MOSCOW (Reuters) - Russian investigators increased pressure on one of President Vladimir Putin’s biggest critics on Thursday, opening a new criminal investigation against Alexei Navalny a day after he went on trial on theft charges.
Navalny, who has helped organise a wave of protests against Putin and is a campaigner against state corruption, denies any wrongdoing and says charges are being falsified against him as part of a Kremlin campaign to crush the opposition.
Russia’s Investigative Committee, which answers directly to Putin, said Navalny and his brother Oleg were suspected of defrauding a company out of 3.8 million roubles ($120,000) by organising mail transport for them at excessive prices in 2008.
It is the fourth criminal case opened against Navalny in recent months.
Navalny reacted wryly to the announcement of the new investigation on his Twitter feed as he travelled back to Moscow by train after going on trial on Wednesday on charges of theft in the city of Kirov.
“I woke up on the train. I found out that another criminal case has been launched.

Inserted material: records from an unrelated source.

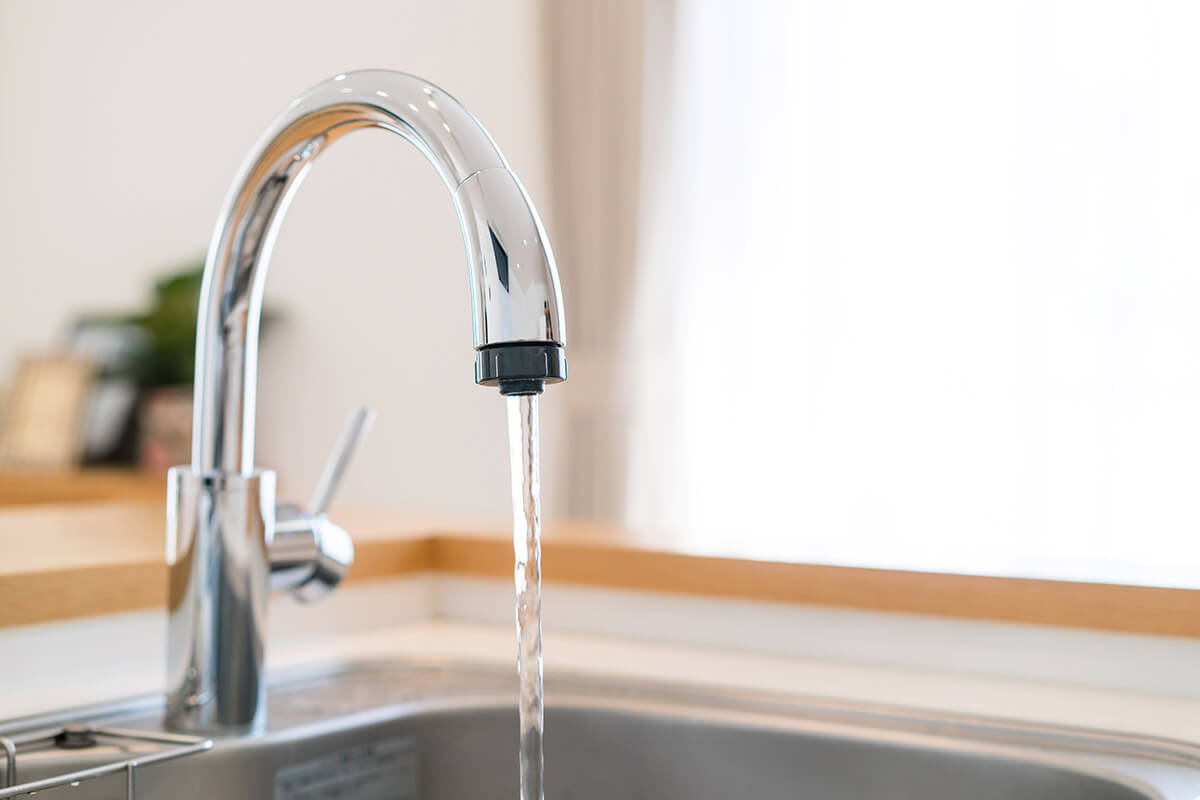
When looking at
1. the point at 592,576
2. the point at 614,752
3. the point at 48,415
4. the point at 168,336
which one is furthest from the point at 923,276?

That means our trip was successful,” he wrote.
The 36-year-old faces up to 10 years in jail in the trial that opened on Wednesday if he is convicted of stealing about $510,000 from a timber firm he was advising in Kirov in 2009. The trial has been adjourned until April 24.
The most prominent opposition leader to be tried in post-Soviet Russia, Navalny says he believes Putin, 60, ordered the investigations and trial against him to sideline him as a potential presidential rival.
The Kremlin denies putting pressure on the courts and says Putin does not use them for political ends. But Putin’s former Finance Minister Alexei Kudrin cast doubt on the trial this week, saying it may harm Russia’s investment image.
Navalny has been a thorn the government’s side since starting an online campaign against state corruption in 2007.
A ruling party deputy was forced to resign in February when Navalny revealed on his blog that he had failed to declare $2 million worth of property in the U.S. state of Florida.
“It is obvious that all the cases against Navalny are politically motivated,” veteran Russian rights activist, Svetlana Gannushkina, told Interfax.
Since Putin’s return to the Kremlin last May after four years as prime minister, two members of the dissident punk band Pussy Riot have been jailed, a prominent protest leader has been thrown out of parliament and another is under house arrest.
In addition to the case that has put Navalny in the dock, he has been charged with embezzling up to $3.24 million from a political party in 2007.
Investigators said the latest case will be bundled together with another ongoing investigation into suspicions that Navalny, along with his brother, cheated a mail-transport company out of $1.79 million.
A spokesman for the Investigative Committee said last week that cases against Navalny had been speeded up because he had taunted the authorities.
More than a dozen protesters also face sentences of up to 10 years over clashes with police at a rally on the eve of Putin’s inauguration last May, after which parliament pushed through stiff new penalties for demonstrators who stray out of line.
A group of human rights and opposition activists blamed riot police for initiating the clashes at the May 6 rally across the river from the Kremlin in a report published on Thursday.
The report, based on 600 witness interviews, case and video materials, accuses the authorities of exaggerating the scale of the violence and using excessive force.
About 600 protesters were detained at the rally, part of a campaign of protest against Putin’s 13-year dominance of politics that at its peak saw 100,000 Russians on the streets but has since lost steam.